April 27, 2021

7th session: Public Lecture: Embodied Materialities / Matérialités incarnées


  • “Menstrala: Gender, Art, and Blood” by Jennifer O’Connor
  • “‘Where am I now?’ Embodied Relational Process inP. Megan Andrews’ Disorientation Project” by Angela Joosse
  • “Becoming M/other: Materialities in Ali Abbasi’s 2018 film Border” by Monique Tschofen

Mardi 4 mai, 2021, à midi (HNE)
Tuesday, May 4, 2021, 12:00 EST

Online / en ligne:

Menstrala: Gender, Art, and Blood

Jennifer O’Connor

How has menstruation been understood, categorized, and pathologized? In what ways has this affected the construction of “woman”? Can feminists interpret these ideas through art in a way that challenges or provokes? That creates a feminist conception of the body? These are the questions that interest me. By examining the work of five contemporary Canadian artists in relation to Ranciere’s writing on dissensus—with interventions from Lacan (objet a), Kristeva (the abject), and others—I will critique menstrual art across media and illustrate how this work may inform social and political thought.

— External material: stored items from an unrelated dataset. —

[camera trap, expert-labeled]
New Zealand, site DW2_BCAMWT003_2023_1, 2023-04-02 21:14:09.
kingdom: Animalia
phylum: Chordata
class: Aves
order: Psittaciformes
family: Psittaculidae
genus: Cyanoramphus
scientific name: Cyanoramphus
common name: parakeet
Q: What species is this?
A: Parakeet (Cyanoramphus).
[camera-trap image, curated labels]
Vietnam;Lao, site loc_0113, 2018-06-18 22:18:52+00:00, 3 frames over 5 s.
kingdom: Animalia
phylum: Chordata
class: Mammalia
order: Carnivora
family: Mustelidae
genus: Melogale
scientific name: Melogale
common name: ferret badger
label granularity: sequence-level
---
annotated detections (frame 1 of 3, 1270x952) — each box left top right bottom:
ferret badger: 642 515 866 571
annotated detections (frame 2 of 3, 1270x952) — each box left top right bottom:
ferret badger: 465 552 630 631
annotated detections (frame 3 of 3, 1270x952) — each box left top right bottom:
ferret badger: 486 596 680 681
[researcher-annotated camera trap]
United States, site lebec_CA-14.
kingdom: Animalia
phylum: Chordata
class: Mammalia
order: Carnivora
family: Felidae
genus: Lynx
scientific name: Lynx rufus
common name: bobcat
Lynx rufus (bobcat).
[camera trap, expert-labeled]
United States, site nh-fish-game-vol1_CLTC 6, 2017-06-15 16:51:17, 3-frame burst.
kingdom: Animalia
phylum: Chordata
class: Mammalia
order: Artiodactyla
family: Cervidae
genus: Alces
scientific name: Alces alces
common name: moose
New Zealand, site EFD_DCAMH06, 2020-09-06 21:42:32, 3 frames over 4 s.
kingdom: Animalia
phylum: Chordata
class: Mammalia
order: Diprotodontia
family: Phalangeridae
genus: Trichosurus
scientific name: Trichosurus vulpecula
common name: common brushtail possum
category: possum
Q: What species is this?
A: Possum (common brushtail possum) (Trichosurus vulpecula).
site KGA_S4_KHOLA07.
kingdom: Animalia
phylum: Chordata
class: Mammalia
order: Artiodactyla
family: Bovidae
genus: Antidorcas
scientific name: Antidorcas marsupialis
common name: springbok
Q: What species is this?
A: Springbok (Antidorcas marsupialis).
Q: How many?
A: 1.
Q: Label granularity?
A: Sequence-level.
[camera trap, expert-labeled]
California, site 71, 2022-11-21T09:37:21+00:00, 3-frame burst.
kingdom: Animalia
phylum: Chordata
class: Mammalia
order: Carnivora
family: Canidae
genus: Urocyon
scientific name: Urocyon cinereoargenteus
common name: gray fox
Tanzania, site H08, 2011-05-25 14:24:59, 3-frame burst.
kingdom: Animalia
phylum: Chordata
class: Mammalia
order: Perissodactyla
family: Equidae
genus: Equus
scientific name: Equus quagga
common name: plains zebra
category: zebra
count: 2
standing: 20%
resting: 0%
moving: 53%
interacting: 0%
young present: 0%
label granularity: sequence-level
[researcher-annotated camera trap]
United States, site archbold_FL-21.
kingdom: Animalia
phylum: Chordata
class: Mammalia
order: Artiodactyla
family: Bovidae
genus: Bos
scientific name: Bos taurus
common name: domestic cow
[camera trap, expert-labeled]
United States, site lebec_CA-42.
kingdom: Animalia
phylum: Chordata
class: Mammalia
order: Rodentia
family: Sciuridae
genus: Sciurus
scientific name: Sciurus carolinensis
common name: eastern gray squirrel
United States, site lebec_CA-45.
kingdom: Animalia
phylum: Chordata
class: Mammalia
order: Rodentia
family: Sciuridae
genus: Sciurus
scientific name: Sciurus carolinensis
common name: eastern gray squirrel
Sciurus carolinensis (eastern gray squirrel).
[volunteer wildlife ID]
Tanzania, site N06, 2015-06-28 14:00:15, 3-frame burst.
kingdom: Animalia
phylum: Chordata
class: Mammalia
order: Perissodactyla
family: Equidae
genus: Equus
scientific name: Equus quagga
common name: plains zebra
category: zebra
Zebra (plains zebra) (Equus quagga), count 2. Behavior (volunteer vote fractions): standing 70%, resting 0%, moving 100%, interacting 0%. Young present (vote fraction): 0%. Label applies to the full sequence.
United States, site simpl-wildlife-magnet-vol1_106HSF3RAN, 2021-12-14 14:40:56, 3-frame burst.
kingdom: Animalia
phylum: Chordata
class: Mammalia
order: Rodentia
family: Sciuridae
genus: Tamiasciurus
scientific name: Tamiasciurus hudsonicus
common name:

“Where am I now?” Embodied Relational Process in P. Megan Andrews’ Disorientation Project

Angela Joosse

Through the Disorientation Project, dance artist P. Megan Andrews commits to entering experiences of embodied disorientation, lingering there to the point where one can begin to notice the impulses towards reorientation, order, and normalcy that commonly remain concealed. Working at the levels of perception and gesture, Andrews is tackling invisible structures that continue to hold things like colonialism, racism, patriarchy, and heteronormativity in place. By turning to her body and consciously entering experiences of disorientation, she is cultivating more restorative relations with self, objects, others, and environment. This paper reflects on the integral role of relational process in the Disorientation Project, particularly from my own perspective as a collaborative witness.

Becoming M/other: Materialities in Ali Abbasi’s 2018 film Border

Monique Tschofen

Iranian-Swedish filmmaker Ali Abbasi’s 2018 fairy tale/fantasy-indebted film Border offers a politico-philosophical study of the body as medium and intermedium. Telling the story of a border agent Tina, whose extraordinary sense of smell has been put to use in ferry terminals sniffing out fear, anxiety, and lies told by people whose deceits range from smuggling alcohol to child snuff pornography, the film presents her wilding—a radical, jubilant, erotic repossession of the body. I bring object-oriented and phenomenological feminism to illuminate the film’s treatment of the sense of touch, that sense which Arisotle says is shared among all living beings, to tease out the broader political implications of the film’s study of twinned gestures of approach and retreat, penetration and withdrawal, immersion and expulsion.